All of the late-stage vaccine trials include at least 30,000 volunteers, half of whom receive the active vaccine and half the placebo. Both vaccines require two doses. The Pfizer-BioNTech shots are being given 21 days apart. Moderna’s are given 28 days apart. Beginning a week after the second dose, participants are watched to see whether they come down with COVID-19.
In each of the studies, after about 150 participants have developed COVID-19, it is statistically possible to determine the vaccine's effectiveness. Almost 200 trial participants developed symptomatic COVID-19 in the Moderna trial, only 11 of whom had received the active vaccine. Because the infection rate was so much higher in the placebo group, statistical analysis determined that the vaccine was 94% effective overall, according to safety and effectiveness data released Dec. 15.

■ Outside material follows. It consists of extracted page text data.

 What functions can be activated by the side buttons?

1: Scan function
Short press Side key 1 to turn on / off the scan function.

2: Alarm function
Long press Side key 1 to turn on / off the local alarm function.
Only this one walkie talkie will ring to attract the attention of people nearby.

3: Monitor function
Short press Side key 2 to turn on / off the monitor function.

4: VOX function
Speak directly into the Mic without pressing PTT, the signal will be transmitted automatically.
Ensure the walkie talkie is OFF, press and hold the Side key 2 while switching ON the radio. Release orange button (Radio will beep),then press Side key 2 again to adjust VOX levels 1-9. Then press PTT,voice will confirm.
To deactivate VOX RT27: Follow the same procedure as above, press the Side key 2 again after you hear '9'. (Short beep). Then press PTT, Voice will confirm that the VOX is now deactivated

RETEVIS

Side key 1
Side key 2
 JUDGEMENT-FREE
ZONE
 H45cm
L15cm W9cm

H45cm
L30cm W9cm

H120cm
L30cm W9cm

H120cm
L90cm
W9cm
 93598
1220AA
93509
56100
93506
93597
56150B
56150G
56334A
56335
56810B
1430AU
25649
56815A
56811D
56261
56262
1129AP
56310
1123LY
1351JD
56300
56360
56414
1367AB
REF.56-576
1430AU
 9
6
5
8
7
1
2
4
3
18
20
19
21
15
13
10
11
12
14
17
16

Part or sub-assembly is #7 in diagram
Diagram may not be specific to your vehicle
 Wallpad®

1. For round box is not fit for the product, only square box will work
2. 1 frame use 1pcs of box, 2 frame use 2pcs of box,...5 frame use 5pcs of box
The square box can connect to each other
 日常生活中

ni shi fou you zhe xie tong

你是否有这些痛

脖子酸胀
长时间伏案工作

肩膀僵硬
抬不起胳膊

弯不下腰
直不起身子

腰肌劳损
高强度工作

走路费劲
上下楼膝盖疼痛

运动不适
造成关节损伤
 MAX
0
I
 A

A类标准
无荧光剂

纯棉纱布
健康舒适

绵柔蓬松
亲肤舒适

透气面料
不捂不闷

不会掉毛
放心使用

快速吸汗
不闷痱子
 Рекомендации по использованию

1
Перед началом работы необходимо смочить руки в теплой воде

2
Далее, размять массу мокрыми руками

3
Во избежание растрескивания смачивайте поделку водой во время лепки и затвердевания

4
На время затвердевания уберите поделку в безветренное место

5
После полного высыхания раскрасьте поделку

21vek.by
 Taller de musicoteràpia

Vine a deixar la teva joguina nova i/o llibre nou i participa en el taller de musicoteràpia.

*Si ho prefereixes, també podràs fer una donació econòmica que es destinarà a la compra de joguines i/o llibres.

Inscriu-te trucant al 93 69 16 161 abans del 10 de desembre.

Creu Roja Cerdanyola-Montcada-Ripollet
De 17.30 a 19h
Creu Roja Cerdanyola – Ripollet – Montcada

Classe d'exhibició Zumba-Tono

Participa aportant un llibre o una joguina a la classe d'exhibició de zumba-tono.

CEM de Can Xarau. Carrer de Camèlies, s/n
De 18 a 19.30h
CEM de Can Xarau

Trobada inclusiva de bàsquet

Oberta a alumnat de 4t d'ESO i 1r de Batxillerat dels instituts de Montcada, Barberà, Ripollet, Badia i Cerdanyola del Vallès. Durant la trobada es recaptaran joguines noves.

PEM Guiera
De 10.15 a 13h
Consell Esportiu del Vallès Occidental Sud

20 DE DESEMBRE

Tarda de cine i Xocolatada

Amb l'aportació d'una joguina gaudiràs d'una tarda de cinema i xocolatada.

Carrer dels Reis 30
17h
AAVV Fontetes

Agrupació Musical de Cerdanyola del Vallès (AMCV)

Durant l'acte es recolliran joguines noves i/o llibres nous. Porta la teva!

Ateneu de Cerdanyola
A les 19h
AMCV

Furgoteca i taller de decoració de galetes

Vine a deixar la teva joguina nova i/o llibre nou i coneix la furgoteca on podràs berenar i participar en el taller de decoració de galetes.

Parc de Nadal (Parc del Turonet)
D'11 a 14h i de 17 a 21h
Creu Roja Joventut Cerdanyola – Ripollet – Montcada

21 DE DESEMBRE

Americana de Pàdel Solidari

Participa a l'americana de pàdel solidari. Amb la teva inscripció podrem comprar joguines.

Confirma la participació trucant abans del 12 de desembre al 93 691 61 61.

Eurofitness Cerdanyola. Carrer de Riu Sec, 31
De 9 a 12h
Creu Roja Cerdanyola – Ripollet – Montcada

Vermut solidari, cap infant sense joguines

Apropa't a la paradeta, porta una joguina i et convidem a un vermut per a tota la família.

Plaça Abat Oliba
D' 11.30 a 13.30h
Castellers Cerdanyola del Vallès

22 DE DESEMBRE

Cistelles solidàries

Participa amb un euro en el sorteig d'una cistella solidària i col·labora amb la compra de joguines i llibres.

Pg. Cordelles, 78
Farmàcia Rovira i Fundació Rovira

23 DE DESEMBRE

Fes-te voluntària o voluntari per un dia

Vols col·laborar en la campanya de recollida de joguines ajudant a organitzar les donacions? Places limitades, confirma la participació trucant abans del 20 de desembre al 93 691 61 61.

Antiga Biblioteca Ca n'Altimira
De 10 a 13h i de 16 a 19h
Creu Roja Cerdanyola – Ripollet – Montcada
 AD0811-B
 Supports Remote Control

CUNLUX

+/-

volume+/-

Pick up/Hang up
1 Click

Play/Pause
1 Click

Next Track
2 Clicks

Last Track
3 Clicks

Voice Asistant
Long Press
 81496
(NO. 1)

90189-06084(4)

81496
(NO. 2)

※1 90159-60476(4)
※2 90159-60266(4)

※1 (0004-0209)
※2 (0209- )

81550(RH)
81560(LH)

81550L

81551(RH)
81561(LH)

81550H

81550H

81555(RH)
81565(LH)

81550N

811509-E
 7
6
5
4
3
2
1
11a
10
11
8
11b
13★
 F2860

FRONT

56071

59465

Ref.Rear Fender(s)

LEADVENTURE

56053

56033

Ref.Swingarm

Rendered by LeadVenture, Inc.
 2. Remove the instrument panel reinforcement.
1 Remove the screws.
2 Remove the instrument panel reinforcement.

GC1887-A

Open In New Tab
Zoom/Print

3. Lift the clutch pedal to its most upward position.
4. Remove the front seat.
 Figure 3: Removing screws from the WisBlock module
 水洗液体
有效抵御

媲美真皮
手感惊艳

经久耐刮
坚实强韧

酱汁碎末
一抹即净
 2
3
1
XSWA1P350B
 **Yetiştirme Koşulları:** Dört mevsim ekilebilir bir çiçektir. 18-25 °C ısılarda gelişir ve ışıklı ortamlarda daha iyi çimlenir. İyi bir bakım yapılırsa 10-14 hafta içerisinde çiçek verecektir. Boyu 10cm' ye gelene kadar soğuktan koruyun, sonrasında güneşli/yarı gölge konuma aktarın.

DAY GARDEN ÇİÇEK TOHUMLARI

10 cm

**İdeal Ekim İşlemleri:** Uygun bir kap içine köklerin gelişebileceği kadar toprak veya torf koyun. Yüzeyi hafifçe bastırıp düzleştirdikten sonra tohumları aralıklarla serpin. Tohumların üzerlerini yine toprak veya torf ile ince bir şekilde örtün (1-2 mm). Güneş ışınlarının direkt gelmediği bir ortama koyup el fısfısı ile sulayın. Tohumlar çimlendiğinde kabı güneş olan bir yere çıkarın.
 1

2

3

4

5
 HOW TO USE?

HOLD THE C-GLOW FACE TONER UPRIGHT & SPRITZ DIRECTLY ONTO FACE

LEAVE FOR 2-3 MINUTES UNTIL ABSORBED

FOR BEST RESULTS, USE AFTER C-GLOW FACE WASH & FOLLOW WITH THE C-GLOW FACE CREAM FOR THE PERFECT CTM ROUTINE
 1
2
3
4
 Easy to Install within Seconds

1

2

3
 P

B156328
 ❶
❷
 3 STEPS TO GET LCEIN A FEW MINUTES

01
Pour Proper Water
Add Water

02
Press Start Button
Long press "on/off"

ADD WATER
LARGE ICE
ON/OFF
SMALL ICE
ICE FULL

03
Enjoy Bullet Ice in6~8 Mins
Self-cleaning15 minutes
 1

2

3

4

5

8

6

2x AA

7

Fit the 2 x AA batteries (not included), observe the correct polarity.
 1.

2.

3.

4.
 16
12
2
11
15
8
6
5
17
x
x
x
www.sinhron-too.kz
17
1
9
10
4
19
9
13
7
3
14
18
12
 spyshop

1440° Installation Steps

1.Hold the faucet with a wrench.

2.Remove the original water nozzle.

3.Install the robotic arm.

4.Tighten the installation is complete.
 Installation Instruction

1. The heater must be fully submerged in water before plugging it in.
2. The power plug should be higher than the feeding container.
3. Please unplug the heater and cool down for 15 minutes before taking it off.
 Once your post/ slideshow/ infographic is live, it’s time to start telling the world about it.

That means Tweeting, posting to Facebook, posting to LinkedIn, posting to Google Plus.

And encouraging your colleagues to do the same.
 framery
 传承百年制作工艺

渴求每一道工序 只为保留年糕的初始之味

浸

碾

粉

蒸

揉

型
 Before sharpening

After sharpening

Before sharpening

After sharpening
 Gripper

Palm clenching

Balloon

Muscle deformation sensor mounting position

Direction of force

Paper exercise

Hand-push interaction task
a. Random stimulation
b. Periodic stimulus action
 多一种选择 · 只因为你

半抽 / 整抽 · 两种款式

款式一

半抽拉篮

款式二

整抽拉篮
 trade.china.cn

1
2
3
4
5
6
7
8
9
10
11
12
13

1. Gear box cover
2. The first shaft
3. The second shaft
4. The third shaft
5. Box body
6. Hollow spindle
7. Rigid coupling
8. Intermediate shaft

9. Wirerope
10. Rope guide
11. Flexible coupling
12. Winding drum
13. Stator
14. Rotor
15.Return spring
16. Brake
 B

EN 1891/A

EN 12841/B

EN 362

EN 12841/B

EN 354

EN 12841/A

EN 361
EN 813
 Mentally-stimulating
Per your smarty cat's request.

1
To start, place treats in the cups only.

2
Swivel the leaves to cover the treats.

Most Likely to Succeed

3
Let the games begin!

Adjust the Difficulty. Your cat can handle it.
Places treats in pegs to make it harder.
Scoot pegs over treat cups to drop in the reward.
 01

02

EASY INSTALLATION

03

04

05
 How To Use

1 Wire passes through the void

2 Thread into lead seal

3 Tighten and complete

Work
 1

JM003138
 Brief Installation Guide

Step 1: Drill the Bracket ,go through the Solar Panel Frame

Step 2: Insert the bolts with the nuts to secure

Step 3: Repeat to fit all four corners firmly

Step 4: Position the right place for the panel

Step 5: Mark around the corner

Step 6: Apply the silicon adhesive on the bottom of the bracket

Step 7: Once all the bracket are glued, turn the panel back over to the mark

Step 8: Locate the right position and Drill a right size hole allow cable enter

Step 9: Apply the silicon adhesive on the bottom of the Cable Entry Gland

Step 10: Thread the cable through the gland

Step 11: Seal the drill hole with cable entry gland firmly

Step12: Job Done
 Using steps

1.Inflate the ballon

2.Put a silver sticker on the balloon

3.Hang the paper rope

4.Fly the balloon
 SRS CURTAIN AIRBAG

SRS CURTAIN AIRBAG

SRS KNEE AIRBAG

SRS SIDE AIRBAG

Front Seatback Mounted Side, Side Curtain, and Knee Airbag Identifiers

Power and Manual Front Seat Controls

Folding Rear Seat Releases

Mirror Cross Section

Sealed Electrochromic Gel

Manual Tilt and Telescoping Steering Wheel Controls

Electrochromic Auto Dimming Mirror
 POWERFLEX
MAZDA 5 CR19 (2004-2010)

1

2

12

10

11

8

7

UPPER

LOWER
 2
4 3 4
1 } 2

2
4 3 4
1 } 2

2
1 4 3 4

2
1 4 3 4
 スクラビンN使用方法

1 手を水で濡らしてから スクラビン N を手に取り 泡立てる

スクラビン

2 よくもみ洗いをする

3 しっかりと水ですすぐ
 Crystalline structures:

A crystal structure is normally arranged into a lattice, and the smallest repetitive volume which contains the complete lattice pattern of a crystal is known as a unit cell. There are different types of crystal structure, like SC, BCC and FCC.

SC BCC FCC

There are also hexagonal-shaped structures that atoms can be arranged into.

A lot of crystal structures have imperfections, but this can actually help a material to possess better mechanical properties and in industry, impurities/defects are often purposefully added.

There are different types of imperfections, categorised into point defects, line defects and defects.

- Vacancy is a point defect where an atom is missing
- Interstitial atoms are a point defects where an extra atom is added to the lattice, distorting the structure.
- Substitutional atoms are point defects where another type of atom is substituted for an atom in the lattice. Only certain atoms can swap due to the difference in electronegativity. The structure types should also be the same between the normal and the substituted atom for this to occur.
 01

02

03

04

Pfizer/BioNTech reported on Nov. 18 that of 170 confirmed cases of COVID-19 among its trial participants, 162 were in the placebo group versus eight in the vaccine group. A safety and effectiveness report released Dec. 8 confirmed the findings.
In Moderna’s Phase 3 trials, the company said the most common side effects were fatigue, muscle soreness and aches, joint pain and headache, plus pain, redness or swelling at the injection site.
In Pfizer/BioNTech Phase 3 trials, many participants endured side effects for a day or two after getting their shots, particularly the second one. The most commonly reported side effect among vaccine recipients under age 55 was a sore arm, followed by fatigue (60% after the second shot); headache (52% after the second shot); other muscle aches (37%); and chills (35%). About 28% took pain medication after the first shot and 45% after the second shot.
Most of the U.S.-backed vaccines target the “spike protein” found on the surface of the virus that causes COVID-19, which allows the virus to attach itself to host cells and infect them.
Both of these vaccines work by presenting this spike protein to the immune system. The spike proteins aren’t dangerous because the rest of the virus isn’t present; however, the body now sees the protein and designs immune "soldiers" to fight it.
The Moderna and Pfizer vaccines deliver strands of genetic material known as mRNA, which turns people’s cells into spike protein factories. Since the Pfizer/BioNTech vaccine has been approved, health care workers and people in long-term facilities across the country have been lining up to get their scheduled vaccine.
A few high-profile politicians, such as Vice President Mike Pence and Florida Sen. Marco Rubio, were publicly vaccinated in hopes of instilling confidence in the vaccine. A CDC advisory panel decided Sunday that police, firefighters, teachers, and grocery workers will be among the next in line for a COVID-19 vaccine.